Other properties of the two-step method remain to be studied further. These include, for example, its robustness to violations of assumptions in different parts of the joint model. In Sect. 3, we examined this briefly with respect to distributional assumptions about a continuous response variable, with results which suggested that two-step estimates are fairly robust in this respect, somewhat more so than one-step estimates but less so than some three-step estimates. The conclusions may be different for other parts of the structural and measurement models. A particularly important question of this kind is the assumption that the measurement model depends only on the latent class X but not on other variables \(\mathbf {Z}\). This is the assumption of measurement equivalence (absence of differential item functioning), which may be violated in many applications. Here observing that one-step estimates change when variables in the structural model are changed may itself be a sign that the measurement model is misspecifed in this respect. Questions of interest about non-equivalence of measurement are not limited to the sensitivity of estimates if it is wrongly ignored, but include also how two-step estimation could be used to detect non-equivalence and to estimate models which allow for it. This is an important topic for future research on the two-step approach.

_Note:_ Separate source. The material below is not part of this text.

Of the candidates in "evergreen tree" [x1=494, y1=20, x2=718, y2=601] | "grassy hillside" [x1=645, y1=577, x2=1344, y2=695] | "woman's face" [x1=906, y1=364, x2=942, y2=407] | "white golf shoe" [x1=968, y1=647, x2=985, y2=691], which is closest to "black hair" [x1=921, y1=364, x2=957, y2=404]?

We have focused on latent class analysis, but both the methods and the principles that we have described apply also more generally. They could be extended to models with other kinds of latent variables, such as linear structural equation models (SEMs) where both the latent variables and their measures are treated as continuous. In this context, the one-step method (conventional SEMs) and the naive three-step method (using factor scores as derived variables) are routinely used, while other stepwise methods are not fully developed. There too the one-step approach has the property that the measurement models of the latent factors do not remain fixed, although it could be that the consequences of this are less dramatic than they can be for the categorical latent variables in latent class analysis. Two-step estimation can be defined and implemented for models with continuous latent variables in the same way as described in this article for latent classes, in effect by making the appropriate changes to the distributions defined in our Sect. 2. The behaviour of the two-step approach in this context remains to be investigated.